Ce que j'entends souvent chez mes collègues, c'est "un soignant, ça soigne et c'est tout". Pourtant, au fond des couloirs, ça craque parfois.
Emilie Vial, déléguée CGTà franceinfo
Mais alors, vers qui se tournent les autres soignants pour vider ce sac devenu trop lourd ? Une partie trouve du réconfort à l'extérieur, auprès de l'association Soins aux professionnels en santé (SPS) par exemple. Depuis la mi-mars, cette structure, reconnue par le ministère de la Santé, explique recevoir plus de 70 appels par jour (contre cinq habituellement), avec des pics à 200 au plus fort de la crise. Au bout du fil, des médecins, des infirmières, des aides-soignants, des membres de la direction aussi parfois. Le docteur Eric Henry, son président, observe qu'"un quart de ces appels se passe la nuit ou le dimanche. Ça en dit long sur le malaise et les risques de stress post-traumatique."
C'est un manipulateur radio qui a vu "tellement de morts sur sa table" qu'il ne veut "plus jamais retourner au travail". C'est un infirmier "épuisé" qui "n'y arrive plus", qui "craque", qui "pleure", qui "fait son métier à contre-cœur". C'est un interne de 24 ans victime de "crises de panique" le soir. C'est un médecin qui ne dort plus, "traumatisé par le nombre de décès en réanimation".
Ces soignants, ce sont comme des militaires qui reviennent d'Afghanistan et qui ont vu leur collègue tomber sous une bombe. Pour enlever ça du cerveau…
Eric Henry, président de l'association SPSà franceinfo
Durée moyenne d'écoute : plus de vingt-trois minutes. Et c'est même beaucoup plus quand les appels font état d'un "risque de passage à l'acte imminent". "On en reçoit normalement seulement deux ou trois par an, calcule de tête Eric Henry. Là, on en a eu une quinzaine ou une vingtaine, le dernier il y a deux jours."

^^^^^^^^

= Ce que vous ferez =
(1) Dans l'extrait sur la détresse des soignants, relevez toutes les catégories de personnes que la phrase commençant par « Au bout du fil » cite comme appelants.
(2) Poursuivez l'extrait sur la détresse des soignants après sa dernière phrase.

Entrées de données enregistrées:
^^^^^^^^

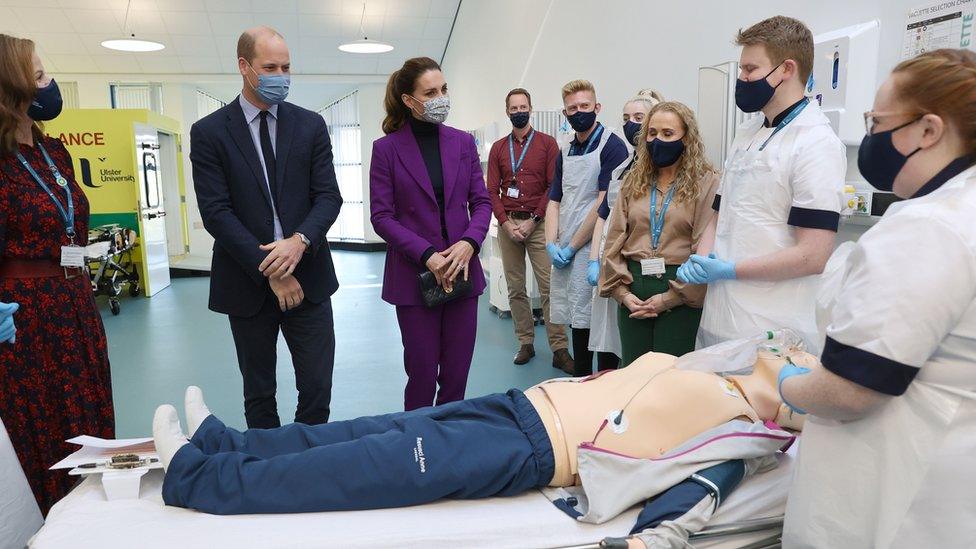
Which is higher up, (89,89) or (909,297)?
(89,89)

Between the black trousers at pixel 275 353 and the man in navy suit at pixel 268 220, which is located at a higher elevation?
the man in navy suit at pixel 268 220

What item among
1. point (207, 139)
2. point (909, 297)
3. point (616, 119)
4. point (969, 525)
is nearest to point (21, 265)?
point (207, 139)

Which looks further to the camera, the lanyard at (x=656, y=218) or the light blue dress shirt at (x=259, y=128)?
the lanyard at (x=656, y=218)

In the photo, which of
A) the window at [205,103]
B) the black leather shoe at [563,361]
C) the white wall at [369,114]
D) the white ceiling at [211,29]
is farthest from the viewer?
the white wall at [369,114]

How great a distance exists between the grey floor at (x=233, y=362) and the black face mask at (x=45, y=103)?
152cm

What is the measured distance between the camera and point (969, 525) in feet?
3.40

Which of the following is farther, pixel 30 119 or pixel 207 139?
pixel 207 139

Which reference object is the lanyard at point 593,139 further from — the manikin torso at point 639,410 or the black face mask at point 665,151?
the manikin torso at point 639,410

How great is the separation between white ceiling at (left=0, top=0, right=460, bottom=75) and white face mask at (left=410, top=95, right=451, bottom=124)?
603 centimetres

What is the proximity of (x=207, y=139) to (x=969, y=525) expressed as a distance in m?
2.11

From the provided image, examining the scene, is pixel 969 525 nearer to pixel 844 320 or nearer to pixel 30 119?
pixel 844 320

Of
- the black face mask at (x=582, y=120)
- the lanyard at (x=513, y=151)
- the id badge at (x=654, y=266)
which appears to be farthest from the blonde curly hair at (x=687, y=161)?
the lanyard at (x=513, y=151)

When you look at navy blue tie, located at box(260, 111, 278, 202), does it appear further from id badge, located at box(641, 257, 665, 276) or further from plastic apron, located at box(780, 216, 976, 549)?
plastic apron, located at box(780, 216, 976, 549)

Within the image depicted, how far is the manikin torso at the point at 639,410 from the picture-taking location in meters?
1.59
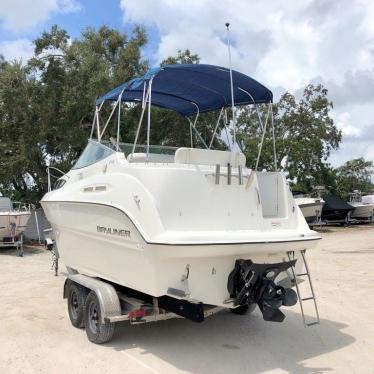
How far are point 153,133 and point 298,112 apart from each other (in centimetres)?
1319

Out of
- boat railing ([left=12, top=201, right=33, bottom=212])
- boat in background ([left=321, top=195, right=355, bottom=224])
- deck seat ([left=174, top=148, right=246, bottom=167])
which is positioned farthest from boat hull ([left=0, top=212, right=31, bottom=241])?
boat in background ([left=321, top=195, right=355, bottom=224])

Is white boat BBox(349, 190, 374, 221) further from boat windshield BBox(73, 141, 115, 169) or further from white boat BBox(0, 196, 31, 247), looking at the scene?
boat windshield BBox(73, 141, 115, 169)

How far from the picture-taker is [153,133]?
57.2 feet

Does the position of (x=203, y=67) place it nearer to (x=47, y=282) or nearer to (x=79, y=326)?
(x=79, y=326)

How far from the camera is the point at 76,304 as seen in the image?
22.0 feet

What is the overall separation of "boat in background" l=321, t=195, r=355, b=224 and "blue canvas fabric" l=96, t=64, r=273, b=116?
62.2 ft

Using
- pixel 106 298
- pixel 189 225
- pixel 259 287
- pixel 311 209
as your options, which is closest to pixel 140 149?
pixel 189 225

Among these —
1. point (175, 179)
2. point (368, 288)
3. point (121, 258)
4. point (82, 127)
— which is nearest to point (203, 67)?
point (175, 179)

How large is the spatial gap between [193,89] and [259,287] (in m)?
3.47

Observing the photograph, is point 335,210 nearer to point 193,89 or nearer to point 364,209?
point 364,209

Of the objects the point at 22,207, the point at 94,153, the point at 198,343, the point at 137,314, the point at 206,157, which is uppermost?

^^^^^^^^

= Ensemble des réponses =
(1) des médecins, des infirmières, des aides-soignants, des membres de la direction

(2)
A l'image de ce SMS qu'une soignante lui a envoyé directement sur son portable, un samedi soir, peu avant 23 heures. "Bonsoir, je ne sais pas si je dois me battre ou me laisser mourir pour laisser un témoignage poignant." Lui n'y va pas par quatre chemins : "Quand vous avez des idées suicidaires, on ne peut pas attendre 8 minutes avant que ça décroche. Il faut réagir, et vite. Un suicidant, c'est une bombe qu'il faut désamorcer. Je le garde au téléphone longtemps, parfois deux heures, pour le raccrocher à quelque chose de bien, de positif. Ses enfants, son mariage, une famille qui l'aime… On dit qu'on recolle des scratchs aux yeux de la personne."
Comment Eric Henry voit-il la suite ? Il marque un silence qui en dit long. "On aura des suicides, c'est évident, finit par lâcher, abruptement, le médecin généraliste. "Cet été, le soignant qui a vu des morts pendant trois mois durant aura du mal à couper réellement, à danser avec ses amis comme si de rien n'était." Il doit d'ailleurs nous laisser : le téléphone est encore en train de sonner.
Si vous avez besoin d'aide, si vous êtes inquiet ou si vous êtes confronté au suicide d'un membre de votre entourage, il existe des services d'écoute anonymes. La ligne Suicide écoute est joignable 24 heures/24 et 7 jours/7 au 01 45 39 40 00. D'autres informations sont également disponibles sur le site du ministère des Solidarités et de la Santé.